Reputation: 31
Similar to what is done in the link: How can i use multiple requests and pass items in between them in scrapy python
I am trying to chain requests from spiders like in Dave McLain's answer. Returning a request object from parse function works fine, allowing the spider to continue with the next request.
def parse(self, response):
# Some operations
self.url_index += 1
if self.url_index < len(self.urls):
return scrapy.Request(url=self.urls[self.url_index], callback=self.parse)
return items
However, I have the default Spider Middleware where I do some caching and logging operations in the spider_process_output. Returning the request object from the parse function first goes into middleware. So, the middleware has to return the request object as well.

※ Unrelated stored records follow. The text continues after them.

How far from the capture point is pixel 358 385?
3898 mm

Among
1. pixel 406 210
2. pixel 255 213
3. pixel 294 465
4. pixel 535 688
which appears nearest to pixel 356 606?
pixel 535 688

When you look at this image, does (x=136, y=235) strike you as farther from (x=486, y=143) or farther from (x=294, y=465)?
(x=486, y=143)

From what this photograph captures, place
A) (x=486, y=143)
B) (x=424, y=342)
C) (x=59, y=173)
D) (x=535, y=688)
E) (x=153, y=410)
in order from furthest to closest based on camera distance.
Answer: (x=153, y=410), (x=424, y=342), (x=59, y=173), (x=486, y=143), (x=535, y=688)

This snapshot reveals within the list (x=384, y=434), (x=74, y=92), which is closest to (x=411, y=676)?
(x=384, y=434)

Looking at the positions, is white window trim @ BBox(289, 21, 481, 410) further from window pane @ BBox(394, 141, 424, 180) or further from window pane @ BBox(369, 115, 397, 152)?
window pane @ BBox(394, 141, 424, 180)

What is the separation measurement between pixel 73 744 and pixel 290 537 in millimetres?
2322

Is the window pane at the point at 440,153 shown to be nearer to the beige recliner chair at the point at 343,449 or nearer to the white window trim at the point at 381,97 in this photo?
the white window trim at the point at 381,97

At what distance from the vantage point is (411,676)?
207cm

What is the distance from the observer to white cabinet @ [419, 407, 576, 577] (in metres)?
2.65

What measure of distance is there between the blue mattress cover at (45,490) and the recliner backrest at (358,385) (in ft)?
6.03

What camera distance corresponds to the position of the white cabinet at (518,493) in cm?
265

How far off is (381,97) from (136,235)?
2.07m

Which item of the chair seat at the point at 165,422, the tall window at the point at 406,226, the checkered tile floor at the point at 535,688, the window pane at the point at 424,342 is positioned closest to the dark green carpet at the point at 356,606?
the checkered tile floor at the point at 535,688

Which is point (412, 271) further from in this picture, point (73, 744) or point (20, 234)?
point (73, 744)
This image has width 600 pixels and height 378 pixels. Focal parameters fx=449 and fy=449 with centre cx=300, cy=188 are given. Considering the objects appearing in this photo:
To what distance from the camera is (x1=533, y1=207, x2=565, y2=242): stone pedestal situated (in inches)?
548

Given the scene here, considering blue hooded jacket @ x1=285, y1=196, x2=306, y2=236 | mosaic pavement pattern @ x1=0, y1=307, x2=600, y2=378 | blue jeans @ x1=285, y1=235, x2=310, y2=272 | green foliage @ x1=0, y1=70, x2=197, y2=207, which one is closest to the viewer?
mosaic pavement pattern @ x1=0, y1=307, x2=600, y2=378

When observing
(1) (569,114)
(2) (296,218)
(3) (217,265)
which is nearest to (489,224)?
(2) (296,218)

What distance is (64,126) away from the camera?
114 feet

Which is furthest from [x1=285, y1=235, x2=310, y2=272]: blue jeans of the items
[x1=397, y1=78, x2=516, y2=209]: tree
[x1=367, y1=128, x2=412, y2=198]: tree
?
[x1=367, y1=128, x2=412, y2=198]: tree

def process_spider_output(self, response, result, spider):
# Called with the results returned from the Spider, after
# it has processed the response.
# Must return an iterable of Request, or item objects.
if hasattr(spider, 'multiple_urls'):
if spider.url_index + 1 < len(spider.urls):
return [result]
# return [scrapy.Request(url=spider.urls[spider.url_index], callback=spider.parse)]
# Some operations ...
According to the documentation, it must return iterable of Request, or item objects. However, when I return the result (which is a Request object), or construct a new request object (as in the comment), the spider just terminates (by giving spider finished signal) without making a new request.
Documentation link: https://docs.scrapy.org/en/latest/topics/spider-middleware.html#writing-your-own-spider-middleware
I am not sure if there is an issue with the documentation or the way I interpret it. But, returning request objects from the middleware doesn't make new request, instead it terminates the flow.
Upvotes: 0
Views: 605
Reputation: 31
It was quite simple yet frustrating to solve the problem. The middleware is supposed to return iterable of request objects. However, putting the request object into a list (which is an iterable) doesn't seem to work. Using yield result
in the process_spider_output middleware function instead works.
Since the main issue is resolved, I'll leave this answer as a reference. Better explanations of why this is the case are appreciated.
Upvotes: 1